▶ BRANO DA LEGGERE

Il primo atto concreto della Fondazione consisterà nell’erogazione di 10 borse di studio di 15.000 euro ciascuna, che serviranno a promuovere e favorire due differenti momenti della lotta alle malattie cardiovascolari: comprendere i meccanismi e curare meglio e più efficacemente. Cinque borse saranno così devolute ad altrettanti giovani cardiochirurghi per sviluppare (in Italia o all’estero) ricerche innovative sui meccanismi molecolari alla base della patologia coronarica, valvolare o aortica. Le altre cinque, invece, serviranno a chi effettuerà un periodo di training (in Italia o all’estero) per il trattamento transcatetere, ovvero metodo non invasivo, della patologia valvolare o aortica.

▶ COSE DA FARE
1) Nel brano sulle borse di studio della Fondazione, quanto vale ciascuna borsa?
2) Secondo il brano sulle borse di studio della Fondazione, perché le dieci borse sono divise in due gruppi da cinque?
3) Prosegui il brano sulle borse di studio della Fondazione con qualche frase dopo l'ultima.

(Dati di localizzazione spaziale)
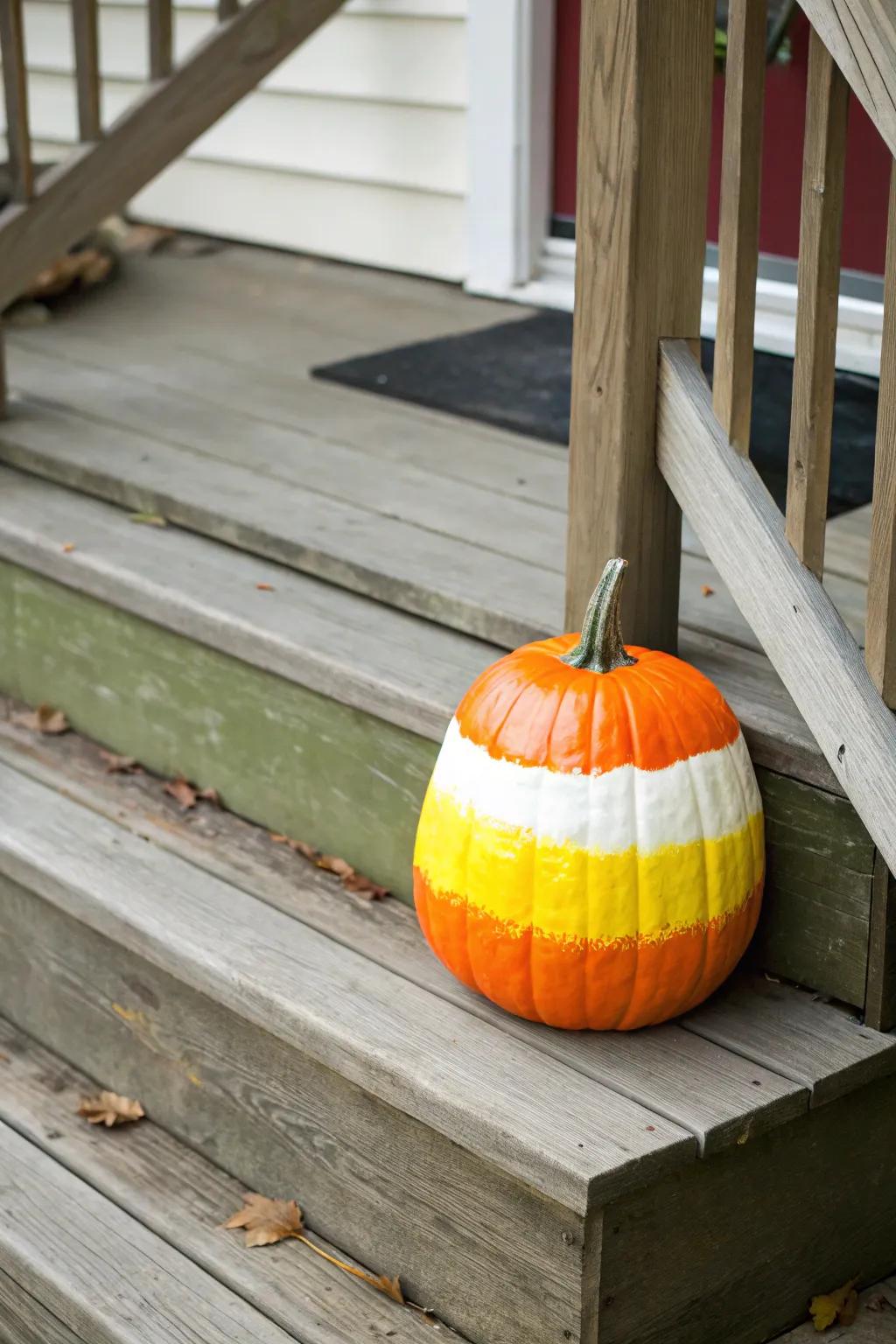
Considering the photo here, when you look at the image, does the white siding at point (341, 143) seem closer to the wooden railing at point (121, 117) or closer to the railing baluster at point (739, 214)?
the wooden railing at point (121, 117)

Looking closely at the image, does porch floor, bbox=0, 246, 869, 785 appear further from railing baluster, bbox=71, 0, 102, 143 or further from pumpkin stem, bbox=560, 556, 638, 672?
railing baluster, bbox=71, 0, 102, 143

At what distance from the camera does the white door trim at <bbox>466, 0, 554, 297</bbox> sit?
3807mm

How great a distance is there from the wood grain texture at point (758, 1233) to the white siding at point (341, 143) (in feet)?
8.87

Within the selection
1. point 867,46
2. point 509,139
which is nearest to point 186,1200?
point 867,46

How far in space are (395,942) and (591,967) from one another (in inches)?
15.5

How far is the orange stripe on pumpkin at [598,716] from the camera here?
5.90 feet

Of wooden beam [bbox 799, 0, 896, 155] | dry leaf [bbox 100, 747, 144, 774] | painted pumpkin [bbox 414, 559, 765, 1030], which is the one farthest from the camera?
dry leaf [bbox 100, 747, 144, 774]

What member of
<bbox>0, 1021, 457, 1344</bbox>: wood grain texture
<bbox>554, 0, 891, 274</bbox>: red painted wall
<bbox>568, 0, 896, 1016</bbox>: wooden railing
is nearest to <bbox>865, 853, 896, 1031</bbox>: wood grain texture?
<bbox>568, 0, 896, 1016</bbox>: wooden railing

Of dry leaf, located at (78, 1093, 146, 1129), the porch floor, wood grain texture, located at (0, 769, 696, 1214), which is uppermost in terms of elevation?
the porch floor

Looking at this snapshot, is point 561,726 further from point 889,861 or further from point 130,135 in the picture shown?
point 130,135

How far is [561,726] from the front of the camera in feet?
5.94

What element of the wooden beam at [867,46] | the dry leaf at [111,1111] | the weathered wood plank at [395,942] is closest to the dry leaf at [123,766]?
the weathered wood plank at [395,942]

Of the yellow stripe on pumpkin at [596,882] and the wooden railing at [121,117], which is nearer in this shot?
the yellow stripe on pumpkin at [596,882]

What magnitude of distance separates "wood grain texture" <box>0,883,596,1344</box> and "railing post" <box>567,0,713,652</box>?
67cm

▶ COMPITI RISOLTI
1) Ogni borsa vale 15.000 euro.

2) Le borse devono favorire due momenti diversi della lotta alle malattie cardiovascolari: capire i meccanismi e curare in modo migliore e più efficace. Per questo cinque vanno a giovani cardiochirurghi per ricerche sui meccanismi molecolari. Le altre cinque vanno a chi farà un periodo di training sul trattamento transcatetere.

3)
«Se vogliamo sconfiggere le malattie cardiovascolari, ancor prima della cura dobbiamo lavorare e considerare la loro prevenzione - spiega Alessandro Parolari, presidente della Fondazione Cuoredomani -. Per prevenire dobbiamo conoscere quali sono i meccanismi biologici alla base delle malattie. In alcuni casi si tratta di meccanismi (genetici) che si ereditano dai propri genitori (ad esempio alcune forme di aneurismi dell’aorta o alcune malformazioni valvolari), talvolta la predisposizione genetica non esiste oppure esiste in parte ed è pesantemente influenzata dai nostri comportamenti e dall’ambiente in cui viviamo (inquinamento, ad esempio il fumo di sigaretta)». Prevenzione dunque, ma anche terapie innovative, mini-invasive e transcatetere che consentano di ridurre o addirittura abolire l’incisione chirurgica, teoricamente minimizzando il trauma conseguente alla procedura stessa. «Abbiamo bisogno di una nuova generazione di cardiochirurghi che siano sempre più competenti e preparati in queste tecniche alternative – rimarca Parolari -, e che soprattutto confrontino rischi e benefici di queste procedure per poter fornire ai nostri pazienti anziani la soluzione migliore, a minor rischio, e più efficace per il loro problema».